Brief ▸
Return every one of the rows below verbatim, without altering a single character.

Spatial relationship records ▸

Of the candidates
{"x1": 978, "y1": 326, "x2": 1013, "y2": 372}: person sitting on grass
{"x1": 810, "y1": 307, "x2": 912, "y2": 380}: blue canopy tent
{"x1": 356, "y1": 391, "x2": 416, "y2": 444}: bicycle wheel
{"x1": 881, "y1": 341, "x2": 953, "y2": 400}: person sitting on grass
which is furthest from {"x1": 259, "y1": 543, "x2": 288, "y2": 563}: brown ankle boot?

Expected answer ▸
Of the candidates
{"x1": 978, "y1": 326, "x2": 1013, "y2": 372}: person sitting on grass
{"x1": 810, "y1": 307, "x2": 912, "y2": 380}: blue canopy tent
{"x1": 356, "y1": 391, "x2": 416, "y2": 444}: bicycle wheel
{"x1": 881, "y1": 341, "x2": 953, "y2": 400}: person sitting on grass
which is furthest from {"x1": 259, "y1": 543, "x2": 288, "y2": 563}: brown ankle boot?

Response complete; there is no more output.